54 M.J. 305, citing to United States v. Barunas, 23 M.J. 71 (C.M.A. 1986).  See also, United States v. Anderson, 55 M.J. 182 (C.A.A.F. 2001)(same issue, same judge).  It appears that particular NLSO/TC shop at the time made a habit of offering rejected OTHIL requests on sentencing.

See United States v. Gilchrist, 61 M.J. 785 (A. Ct. Crim. App. 2005), for cases where the accused blows providency or the MJ declines to accept the plea; United States v. Cross, NMCCA 200602310, 2007 CCA LEXIS 414 (N-M Ct. Crim. App. September 27, 2007)(unpub.), for what happens or can happen if the defense does not object on the merits or sentencing; United States v. Price, ACM 33503, 2001 CCA LEXIS 103 (A.F. Ct. Crim. App. March 30, 2001)(an objection, the MJ limits his consideration of contents of the proffer, and the accused states in sentencing much of the contents of the same letter) .

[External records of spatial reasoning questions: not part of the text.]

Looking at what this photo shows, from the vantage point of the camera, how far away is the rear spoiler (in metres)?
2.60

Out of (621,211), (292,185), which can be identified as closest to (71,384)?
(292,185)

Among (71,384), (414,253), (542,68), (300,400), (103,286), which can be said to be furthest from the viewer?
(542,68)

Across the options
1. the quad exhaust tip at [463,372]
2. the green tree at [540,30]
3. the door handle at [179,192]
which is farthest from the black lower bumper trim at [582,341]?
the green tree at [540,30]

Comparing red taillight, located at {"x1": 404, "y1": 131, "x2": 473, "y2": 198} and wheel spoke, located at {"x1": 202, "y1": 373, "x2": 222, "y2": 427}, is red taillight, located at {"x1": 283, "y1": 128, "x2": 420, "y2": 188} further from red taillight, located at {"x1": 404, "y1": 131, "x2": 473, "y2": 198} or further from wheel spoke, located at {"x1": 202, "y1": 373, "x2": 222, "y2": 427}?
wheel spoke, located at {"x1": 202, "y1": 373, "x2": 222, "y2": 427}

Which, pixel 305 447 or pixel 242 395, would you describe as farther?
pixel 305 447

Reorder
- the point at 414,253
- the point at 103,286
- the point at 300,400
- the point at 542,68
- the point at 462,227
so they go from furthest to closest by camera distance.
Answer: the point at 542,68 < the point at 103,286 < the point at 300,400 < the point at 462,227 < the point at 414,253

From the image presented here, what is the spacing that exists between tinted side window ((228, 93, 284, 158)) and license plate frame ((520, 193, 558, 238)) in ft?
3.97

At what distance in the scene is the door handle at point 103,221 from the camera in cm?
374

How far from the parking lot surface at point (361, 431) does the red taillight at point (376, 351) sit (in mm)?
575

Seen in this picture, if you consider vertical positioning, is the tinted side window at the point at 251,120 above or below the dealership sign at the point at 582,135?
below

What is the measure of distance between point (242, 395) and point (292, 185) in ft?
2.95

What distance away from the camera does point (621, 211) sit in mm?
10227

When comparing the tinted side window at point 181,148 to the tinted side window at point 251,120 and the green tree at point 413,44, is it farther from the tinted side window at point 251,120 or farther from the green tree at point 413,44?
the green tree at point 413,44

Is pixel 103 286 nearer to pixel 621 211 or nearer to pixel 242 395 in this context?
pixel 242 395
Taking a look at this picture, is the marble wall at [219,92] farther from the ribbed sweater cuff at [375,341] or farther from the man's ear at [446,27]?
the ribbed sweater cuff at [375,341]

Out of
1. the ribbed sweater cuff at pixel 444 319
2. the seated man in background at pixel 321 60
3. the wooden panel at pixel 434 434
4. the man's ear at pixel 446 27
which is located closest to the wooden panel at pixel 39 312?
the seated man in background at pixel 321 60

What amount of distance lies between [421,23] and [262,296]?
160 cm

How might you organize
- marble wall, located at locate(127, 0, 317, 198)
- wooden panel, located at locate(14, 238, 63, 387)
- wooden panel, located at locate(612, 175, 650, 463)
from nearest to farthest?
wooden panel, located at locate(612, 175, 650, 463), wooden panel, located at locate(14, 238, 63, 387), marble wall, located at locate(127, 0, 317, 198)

In reading some cases about the rule for this post several themes are apparent.

1.  You have to nail down, as in Merrill, what, when, how are negotiations started.

2.  Who is the correct person with whom there can be negotiations covered by the rule.

3.  OBJECT!, or risk a finding that the error was waived and/or HBRD.

For some history about the military rules, there is an excellent, but dated, Military Law Review symposium at 130 MIL. L. REV. 7 (1990).